The task =>
Rewrite the items below, changing "bare twig" to "dry twig" everywhere and keeping everything else the same, with the pictures left out.

Scene-based spatial questions:
++++
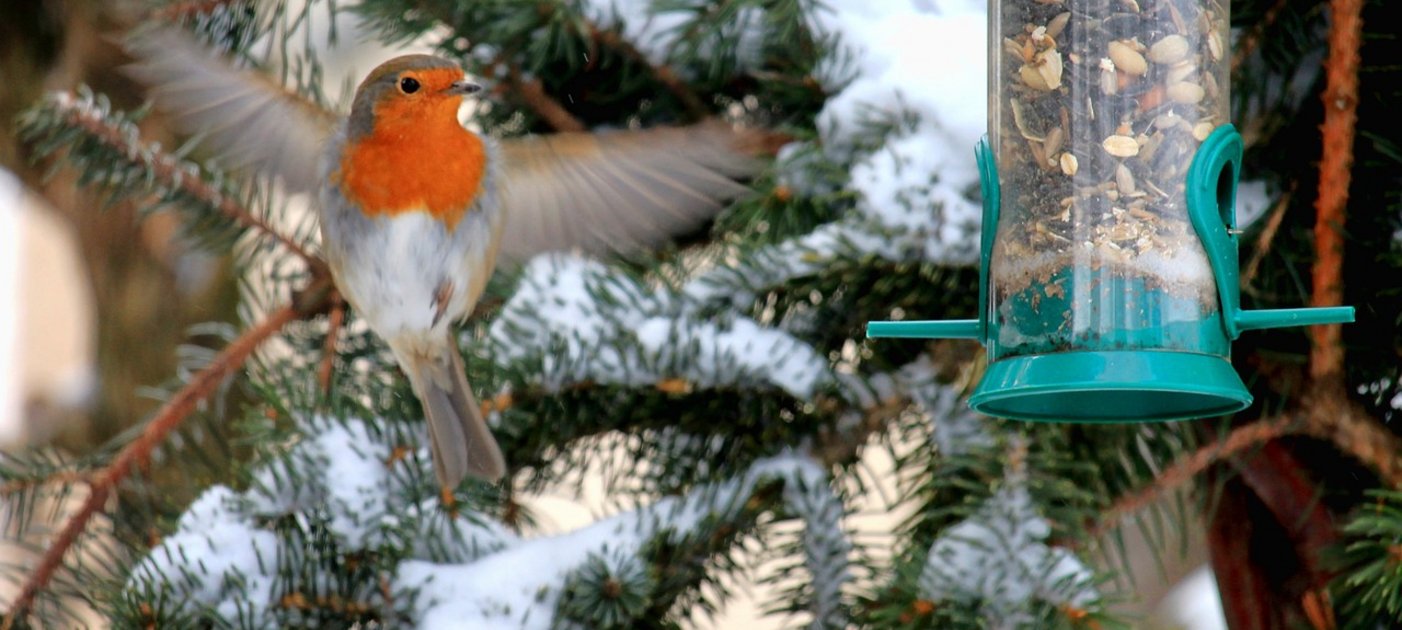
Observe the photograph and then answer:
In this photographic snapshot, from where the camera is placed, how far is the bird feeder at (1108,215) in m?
1.75

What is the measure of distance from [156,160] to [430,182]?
0.37 meters

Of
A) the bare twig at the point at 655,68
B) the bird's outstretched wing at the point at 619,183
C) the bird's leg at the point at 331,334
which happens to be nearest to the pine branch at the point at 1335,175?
the bird's outstretched wing at the point at 619,183

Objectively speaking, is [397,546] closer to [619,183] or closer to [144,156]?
[619,183]

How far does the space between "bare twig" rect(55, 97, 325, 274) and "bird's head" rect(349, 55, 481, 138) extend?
0.66ft

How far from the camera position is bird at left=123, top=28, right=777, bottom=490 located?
2.16 meters

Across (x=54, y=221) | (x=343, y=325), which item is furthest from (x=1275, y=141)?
(x=54, y=221)

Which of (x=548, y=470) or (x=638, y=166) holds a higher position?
(x=638, y=166)

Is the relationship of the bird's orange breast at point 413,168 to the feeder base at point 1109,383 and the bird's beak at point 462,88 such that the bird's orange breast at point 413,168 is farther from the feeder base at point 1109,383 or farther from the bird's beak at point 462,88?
the feeder base at point 1109,383

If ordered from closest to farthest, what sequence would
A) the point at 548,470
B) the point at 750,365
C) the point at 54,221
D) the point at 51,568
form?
the point at 750,365 < the point at 51,568 < the point at 548,470 < the point at 54,221

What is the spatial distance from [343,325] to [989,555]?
107 centimetres

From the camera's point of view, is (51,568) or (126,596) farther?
(51,568)

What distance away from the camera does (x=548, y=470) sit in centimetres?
223

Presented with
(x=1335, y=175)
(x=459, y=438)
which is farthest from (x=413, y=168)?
(x=1335, y=175)

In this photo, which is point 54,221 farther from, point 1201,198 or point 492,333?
point 1201,198
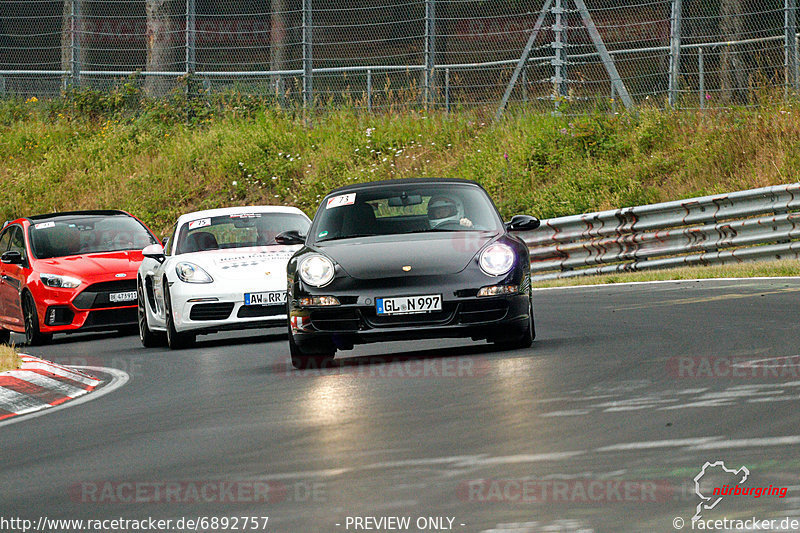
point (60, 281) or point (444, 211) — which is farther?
point (60, 281)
++++
Answer to the task =>
Observe the photograph and then answer:
In this photographic snapshot, from where the camera is placed, how far is the bird feeder at (1108,215) in m?
1.75

What is the measure of distance from [156,160] to [430,182]?
0.37 meters

Of
A) the dry twig at the point at 655,68
B) the bird's outstretched wing at the point at 619,183
C) the bird's leg at the point at 331,334
which happens to be nearest to the pine branch at the point at 1335,175?
the bird's outstretched wing at the point at 619,183

Objectively speaking, is [397,546] closer to [619,183] or closer to [144,156]?
[619,183]

How far does the space between "dry twig" rect(55, 97, 325, 274) and "bird's head" rect(349, 55, 481, 138) extend?
0.66ft

How far from the camera position is bird at left=123, top=28, right=777, bottom=490 located?
2.16 meters

Across (x=54, y=221) | (x=343, y=325), which item is furthest from (x=1275, y=141)?
(x=54, y=221)

Which of (x=548, y=470) or (x=638, y=166) holds a higher position?
(x=638, y=166)

Is the relationship of the bird's orange breast at point 413,168 to the feeder base at point 1109,383 and the bird's beak at point 462,88 such that the bird's orange breast at point 413,168 is farther from the feeder base at point 1109,383 or farther from the bird's beak at point 462,88?
the feeder base at point 1109,383

If ordered from closest to farthest, what sequence would
A) the point at 548,470
B) the point at 750,365
C) the point at 54,221
D) the point at 51,568
form?
the point at 750,365 < the point at 51,568 < the point at 548,470 < the point at 54,221

What is the spatial distance from [343,325] to [989,555]?
107 centimetres

From the camera's point of view, is (51,568) or (126,596) farther?
(51,568)

What distance away from the camera does (x=548, y=470) sit in centimetres?
223

Presented with
(x=1335, y=175)
(x=459, y=438)
which is farthest from (x=413, y=168)?
(x=1335, y=175)

In this photo, which is point 54,221 farther from, point 1201,198 or point 492,333?
point 1201,198
point (60, 281) or point (444, 211) — which is farther?
point (60, 281)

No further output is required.